Stored entries
########################################

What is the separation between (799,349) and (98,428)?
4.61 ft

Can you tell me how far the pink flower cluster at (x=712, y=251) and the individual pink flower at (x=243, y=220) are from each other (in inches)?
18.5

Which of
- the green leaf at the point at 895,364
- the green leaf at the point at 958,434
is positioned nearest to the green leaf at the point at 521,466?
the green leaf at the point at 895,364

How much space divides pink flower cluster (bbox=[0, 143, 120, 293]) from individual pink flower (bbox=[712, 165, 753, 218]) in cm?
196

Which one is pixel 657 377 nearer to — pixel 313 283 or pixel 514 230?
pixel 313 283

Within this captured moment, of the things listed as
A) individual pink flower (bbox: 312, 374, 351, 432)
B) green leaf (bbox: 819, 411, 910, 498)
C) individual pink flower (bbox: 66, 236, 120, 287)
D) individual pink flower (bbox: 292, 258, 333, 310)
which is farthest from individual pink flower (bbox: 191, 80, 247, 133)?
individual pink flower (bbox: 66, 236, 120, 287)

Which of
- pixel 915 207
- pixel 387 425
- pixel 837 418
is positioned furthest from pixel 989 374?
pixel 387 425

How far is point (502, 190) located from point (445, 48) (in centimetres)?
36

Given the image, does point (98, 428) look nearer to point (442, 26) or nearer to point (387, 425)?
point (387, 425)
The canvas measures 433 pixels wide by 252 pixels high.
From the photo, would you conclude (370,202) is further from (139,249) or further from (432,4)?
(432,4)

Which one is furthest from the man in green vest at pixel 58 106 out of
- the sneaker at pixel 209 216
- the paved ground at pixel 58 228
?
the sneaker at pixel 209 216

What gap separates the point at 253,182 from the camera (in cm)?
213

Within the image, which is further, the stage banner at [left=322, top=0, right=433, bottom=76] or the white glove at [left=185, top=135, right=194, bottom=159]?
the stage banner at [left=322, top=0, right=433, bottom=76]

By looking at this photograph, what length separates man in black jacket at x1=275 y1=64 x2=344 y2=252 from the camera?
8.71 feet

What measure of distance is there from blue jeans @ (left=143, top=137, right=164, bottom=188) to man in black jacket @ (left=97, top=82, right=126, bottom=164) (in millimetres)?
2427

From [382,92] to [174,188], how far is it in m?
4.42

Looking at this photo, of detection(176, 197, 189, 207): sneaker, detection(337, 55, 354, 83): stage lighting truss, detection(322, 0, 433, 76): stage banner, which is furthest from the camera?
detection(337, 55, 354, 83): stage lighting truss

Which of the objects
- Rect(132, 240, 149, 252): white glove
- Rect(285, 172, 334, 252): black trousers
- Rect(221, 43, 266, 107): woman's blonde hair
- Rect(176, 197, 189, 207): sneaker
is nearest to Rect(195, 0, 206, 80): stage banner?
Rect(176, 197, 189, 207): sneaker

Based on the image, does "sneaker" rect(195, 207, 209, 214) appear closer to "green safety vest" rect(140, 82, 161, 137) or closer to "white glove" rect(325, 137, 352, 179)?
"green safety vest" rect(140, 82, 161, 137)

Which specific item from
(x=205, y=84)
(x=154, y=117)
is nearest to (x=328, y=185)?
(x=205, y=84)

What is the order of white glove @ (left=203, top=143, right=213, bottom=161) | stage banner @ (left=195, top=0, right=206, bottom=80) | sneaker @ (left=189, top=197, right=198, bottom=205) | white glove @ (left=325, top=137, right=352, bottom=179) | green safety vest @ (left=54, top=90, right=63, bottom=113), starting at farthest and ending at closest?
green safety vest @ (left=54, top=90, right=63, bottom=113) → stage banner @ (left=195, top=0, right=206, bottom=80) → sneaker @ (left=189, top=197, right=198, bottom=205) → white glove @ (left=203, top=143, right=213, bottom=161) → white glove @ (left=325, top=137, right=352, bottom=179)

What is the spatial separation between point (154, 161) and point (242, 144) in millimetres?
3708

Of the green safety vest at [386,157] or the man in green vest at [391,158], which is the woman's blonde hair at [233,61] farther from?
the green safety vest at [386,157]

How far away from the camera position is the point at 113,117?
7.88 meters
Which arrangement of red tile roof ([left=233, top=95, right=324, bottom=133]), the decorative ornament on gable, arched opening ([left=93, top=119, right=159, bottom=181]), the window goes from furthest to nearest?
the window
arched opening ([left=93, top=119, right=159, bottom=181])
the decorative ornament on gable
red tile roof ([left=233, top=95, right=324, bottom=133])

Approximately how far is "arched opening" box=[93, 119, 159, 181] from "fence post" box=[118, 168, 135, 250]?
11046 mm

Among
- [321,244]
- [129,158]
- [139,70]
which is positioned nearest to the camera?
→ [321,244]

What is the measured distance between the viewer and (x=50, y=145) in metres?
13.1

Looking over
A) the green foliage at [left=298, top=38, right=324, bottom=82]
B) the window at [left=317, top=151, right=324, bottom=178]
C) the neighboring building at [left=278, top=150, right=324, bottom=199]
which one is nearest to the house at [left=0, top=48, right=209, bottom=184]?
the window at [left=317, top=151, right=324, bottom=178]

########################################

REQUIREMENT> Every record should be given again exactly.

SOLUTION FOR THIS TASK>
What is the separation between (799,349) and (98,428)?
4.61 ft

Can you tell me how far the pink flower cluster at (x=712, y=251) and the individual pink flower at (x=243, y=220) are from each other (in inches)?
18.5

Which of
- the green leaf at the point at 895,364
- the green leaf at the point at 958,434
is positioned nearest to the green leaf at the point at 521,466?
the green leaf at the point at 895,364

How much space divides pink flower cluster (bbox=[0, 143, 120, 293]) from individual pink flower (bbox=[712, 165, 753, 218]) in cm?
196

Which one is pixel 657 377 nearer to — pixel 313 283 or pixel 514 230?
pixel 313 283

Within this captured moment, of the things listed as
A) individual pink flower (bbox: 312, 374, 351, 432)
B) green leaf (bbox: 819, 411, 910, 498)
C) individual pink flower (bbox: 66, 236, 120, 287)
D) individual pink flower (bbox: 292, 258, 333, 310)
which is farthest from individual pink flower (bbox: 191, 80, 247, 133)?
individual pink flower (bbox: 66, 236, 120, 287)

Which of
- pixel 915 207
- pixel 387 425
- pixel 837 418
is positioned furthest from pixel 989 374?
pixel 387 425

How far is point (502, 190) located from point (445, 48) (in centimetres)?
36

Given the image, does point (98, 428) look nearer to point (442, 26) or nearer to point (387, 425)?
point (387, 425)
The canvas measures 433 pixels wide by 252 pixels high.
From the photo, would you conclude (370,202) is further from (139,249) or further from (432,4)?
(432,4)

Which one is furthest from the man in green vest at pixel 58 106 out of
- the sneaker at pixel 209 216
- the paved ground at pixel 58 228
?
the sneaker at pixel 209 216

What gap separates the point at 253,182 from the camera (in cm)?
213

Within the image, which is further, the stage banner at [left=322, top=0, right=433, bottom=76] or the white glove at [left=185, top=135, right=194, bottom=159]?
the stage banner at [left=322, top=0, right=433, bottom=76]

By looking at this photograph, what length separates man in black jacket at x1=275 y1=64 x2=344 y2=252 from the camera?
8.71 feet

What measure of distance is there from blue jeans @ (left=143, top=137, right=164, bottom=188) to man in black jacket @ (left=97, top=82, right=126, bottom=164) (in millimetres)?
2427

From [382,92] to [174,188], how far is it in m?
4.42

Looking at this photo, of detection(176, 197, 189, 207): sneaker, detection(337, 55, 354, 83): stage lighting truss, detection(322, 0, 433, 76): stage banner, which is furthest from the camera?
detection(337, 55, 354, 83): stage lighting truss

Which of the objects
- Rect(132, 240, 149, 252): white glove
- Rect(285, 172, 334, 252): black trousers
- Rect(221, 43, 266, 107): woman's blonde hair
- Rect(176, 197, 189, 207): sneaker
is nearest to Rect(195, 0, 206, 80): stage banner?
Rect(176, 197, 189, 207): sneaker

Based on the image, does "sneaker" rect(195, 207, 209, 214) appear closer to "green safety vest" rect(140, 82, 161, 137) or closer to "white glove" rect(325, 137, 352, 179)?
"green safety vest" rect(140, 82, 161, 137)

Which specific item from
(x=205, y=84)
(x=154, y=117)
is nearest to (x=328, y=185)?
(x=205, y=84)

What is the order of white glove @ (left=203, top=143, right=213, bottom=161) | stage banner @ (left=195, top=0, right=206, bottom=80) | sneaker @ (left=189, top=197, right=198, bottom=205) | white glove @ (left=325, top=137, right=352, bottom=179) | green safety vest @ (left=54, top=90, right=63, bottom=113), starting at farthest and ending at closest?
green safety vest @ (left=54, top=90, right=63, bottom=113) → stage banner @ (left=195, top=0, right=206, bottom=80) → sneaker @ (left=189, top=197, right=198, bottom=205) → white glove @ (left=203, top=143, right=213, bottom=161) → white glove @ (left=325, top=137, right=352, bottom=179)

What is the spatial separation between point (154, 161) and point (242, 144) in millimetres?
3708

Of the green safety vest at [386,157] or the man in green vest at [391,158], which is the woman's blonde hair at [233,61] farther from?
the green safety vest at [386,157]

How far away from the camera position is the point at 113,117?
7.88 meters
Which arrangement of red tile roof ([left=233, top=95, right=324, bottom=133]), the decorative ornament on gable, arched opening ([left=93, top=119, right=159, bottom=181]), the window goes from furthest to nearest?
the window
arched opening ([left=93, top=119, right=159, bottom=181])
the decorative ornament on gable
red tile roof ([left=233, top=95, right=324, bottom=133])

Approximately how far is "arched opening" box=[93, 119, 159, 181] from "fence post" box=[118, 168, 135, 250]?
11046 mm

Among
- [321,244]
- [129,158]
- [139,70]
which is positioned nearest to the camera?
→ [321,244]

What is the measured distance between the viewer and (x=50, y=145) in metres?
13.1

Looking over
A) the green foliage at [left=298, top=38, right=324, bottom=82]
B) the window at [left=317, top=151, right=324, bottom=178]
C) the neighboring building at [left=278, top=150, right=324, bottom=199]
which one is nearest to the house at [left=0, top=48, right=209, bottom=184]?
the window at [left=317, top=151, right=324, bottom=178]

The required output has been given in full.